NORMAN — In “The Dust Bowl,” Ken Burns documented the greatest man-made ecological disaster in U.S. history. The stories of those who lived through it as children lend particular poignancy to the folly of plowing under the prairie sod for unsustainable fields of wheat. Flash forward to 2012, as we witness first hand, similar devastation, but this time on a global scale. In “Chasing Ice,” James Balog captured the power of our warming planet via time lapse photography of glacial melting; entire landscapes have disappeared in as little as three years.
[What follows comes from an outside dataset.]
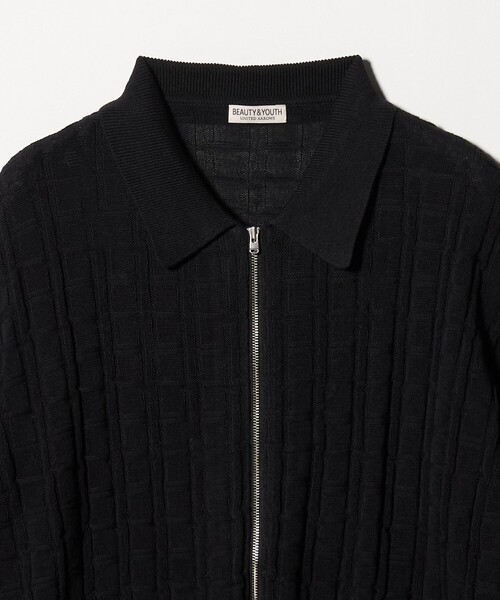 BEAUTY&YOUTH UNITED ARROWS(ビューティーアンドユースユナイテッドアローズ)の「ジャガード フルジップ ショートスリーブ ポロニット ウォッシャブル(カーディガン/ボレロ・メンズ・ダークブラウン/ブラック・L/XL/S/M)」の18枚目の写真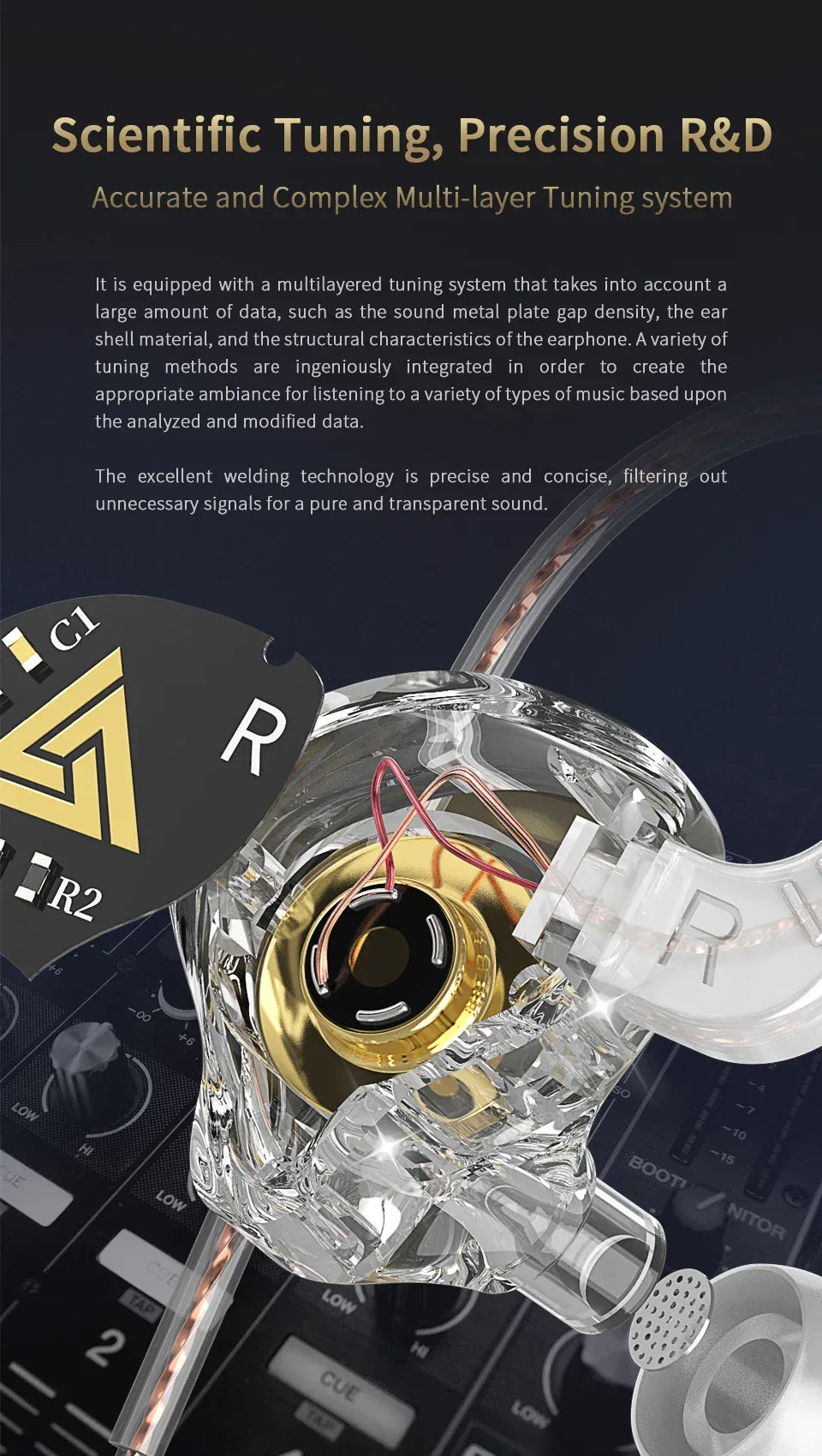 Wired In-Ear Monitors HiFi Stereo Earphones with Mic by Tidesmit Tidesmit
Nova’s “Inside the Megastorm” uses the tragedy of Hurricane Sandy to illustrate how the effects of rising sea levels and temperatures intensify natural disasters.

Why should taxpayers foot the bill for environmental disasters that are increasingly exacerbated by the burning of fossil fuels? Particularly while the oil and gas industries reap huge profits and billions in government subsidies? The estimated costs of Sandy alone are in the tens of billions, a price tag that doesn’t include the human health costs and loss of life.
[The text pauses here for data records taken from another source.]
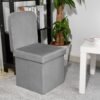 B FSOBEIIALEO Velvet Storage Ottoman with Seat Back, Folding Chair for Living Room, Room Organizer Storage Cubes, Toy Chest Storage Box (Grey, Medium) - Image 3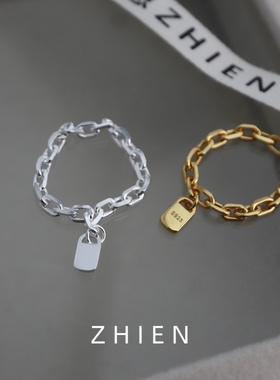 S925纯银韩版小众链条戒指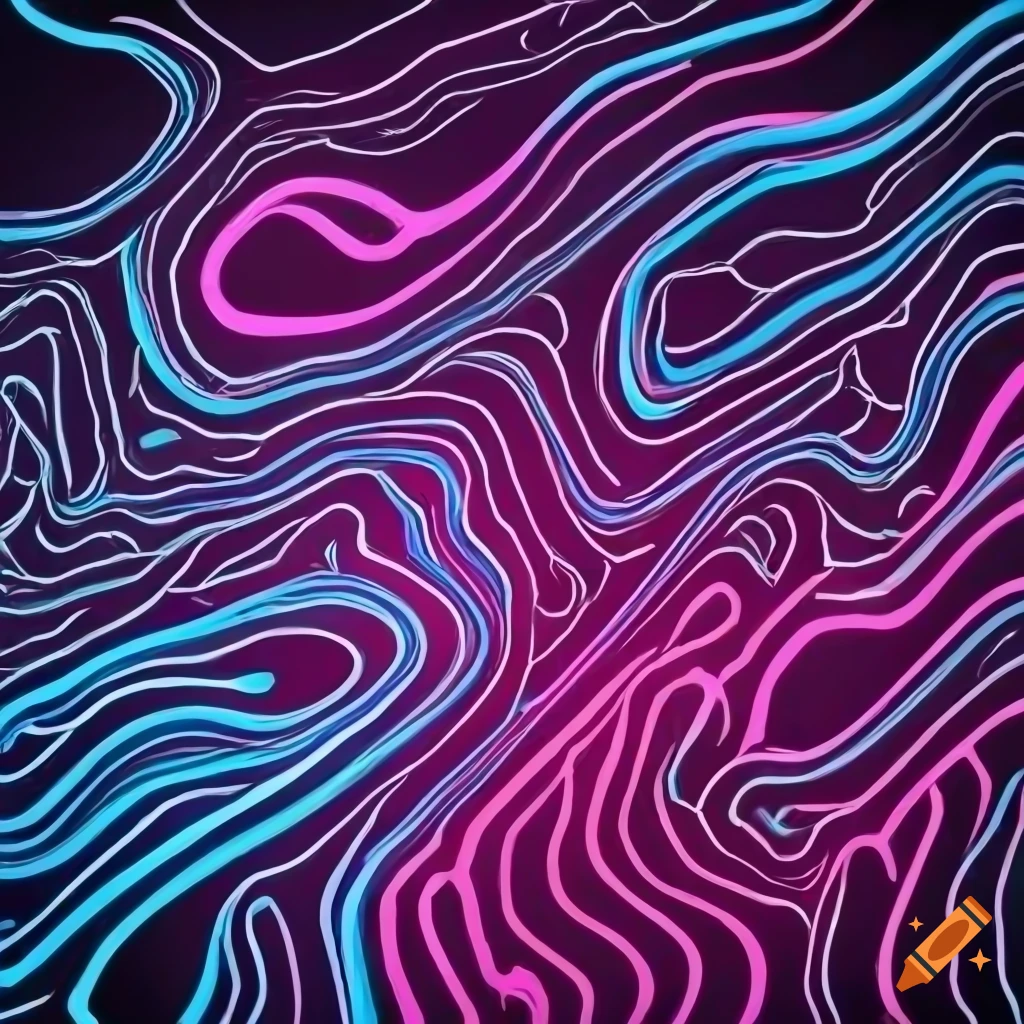 Topographic minimalistic design with neon pink and blue lines on black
The World Bank’s alert, “Turn down the heat: why a 4°C warmer world must be avoided,” reports that the most pessimistic climate change models have been the most accurate in predicting recent temperature rise. We are fast approaching the tipping point, when we will not be able to control the rate of warming. Then, tropical forests, peat bogs, permafrost and the oceans will stop absorbing carbon and start to release it. To avoid this climate cliff, we must reduce global CO2 emissions by 6 percent annually (Hansen et al. 2012). We need to act now.

The science is clear. The math is simple. We know what we need to do. Economists across the political spectrum agree that the price of carbon fuels fails to reflect the real cost to taxpayers of burning these resources. Putting a price on CO2 emissions is the most efficient way to reduce warming and spur production of sustainable forms of energy. Even some energy companies (BP, Shell and Exxon Mobil) agree.

We need a national policy that will

1) put a steadily-rising, predictable fee on carbon emissions.

2) return all revenues from the fee to households, thereby offsetting the higher energy costs that will be passed on to consumers.

3) levy border tariffs to protect American business from unfair foreign competition

To accomplish this goal, we need real leadership. Perhaps the courage shown by Rep. Cole and Sen. Coburn on taxes will motivate a hard look at this issue.

Today, addressing the challenges of a warming planet is as divisive an issue as slavery was in Lincoln’s time. And like slavery in 19th century, today’s climate issue, if not tackled directly, threatens to dwarf our current fiscal and social problems. We need a historic figure to lead our country to a sustainable world for our children and future generations. President Obama must be that leader now. The earth is running out of time.

Ola Fincke is a Norman resident and member of Citizens’ Climate Lobby.